Data for this exercise:
**********

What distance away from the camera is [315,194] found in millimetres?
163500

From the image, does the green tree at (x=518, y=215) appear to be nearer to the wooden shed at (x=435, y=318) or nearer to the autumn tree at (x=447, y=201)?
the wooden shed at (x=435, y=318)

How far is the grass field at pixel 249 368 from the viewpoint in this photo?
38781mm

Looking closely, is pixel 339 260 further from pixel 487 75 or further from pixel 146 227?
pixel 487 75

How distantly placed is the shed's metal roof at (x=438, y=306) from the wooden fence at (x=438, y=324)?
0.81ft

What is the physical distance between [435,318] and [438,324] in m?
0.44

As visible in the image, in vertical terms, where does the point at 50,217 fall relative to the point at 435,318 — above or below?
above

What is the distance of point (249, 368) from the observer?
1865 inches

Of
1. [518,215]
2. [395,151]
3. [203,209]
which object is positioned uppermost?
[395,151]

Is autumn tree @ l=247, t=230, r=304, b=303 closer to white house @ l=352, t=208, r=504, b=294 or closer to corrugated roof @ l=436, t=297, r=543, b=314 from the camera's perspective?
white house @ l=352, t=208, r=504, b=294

**********

What is needed: Output all of the records above verbatim, line for line.

Right answer:
What distance away from the camera is [315,194] found in millimetres?
163500

From the image, does the green tree at (x=518, y=215) appear to be nearer to the wooden shed at (x=435, y=318) or nearer to the autumn tree at (x=447, y=201)?
the wooden shed at (x=435, y=318)

How far is the grass field at pixel 249 368 from the viewpoint in this photo?
38781mm

Looking closely, is pixel 339 260 further from pixel 487 75 or further from pixel 146 227?
pixel 487 75

How distantly placed is the shed's metal roof at (x=438, y=306) from the wooden fence at (x=438, y=324)?
0.81ft

What is the physical distance between [435,318] and [438,324] in m?
0.44

As visible in the image, in vertical terms, where does the point at 50,217 fall relative to the point at 435,318 — above or below?
above

What is the distance of point (249, 368) from the observer?
1865 inches

Of
1. [518,215]
2. [395,151]
3. [203,209]
which object is positioned uppermost?
[395,151]

Is autumn tree @ l=247, t=230, r=304, b=303 closer to white house @ l=352, t=208, r=504, b=294 or closer to corrugated roof @ l=436, t=297, r=543, b=314 from the camera's perspective?
white house @ l=352, t=208, r=504, b=294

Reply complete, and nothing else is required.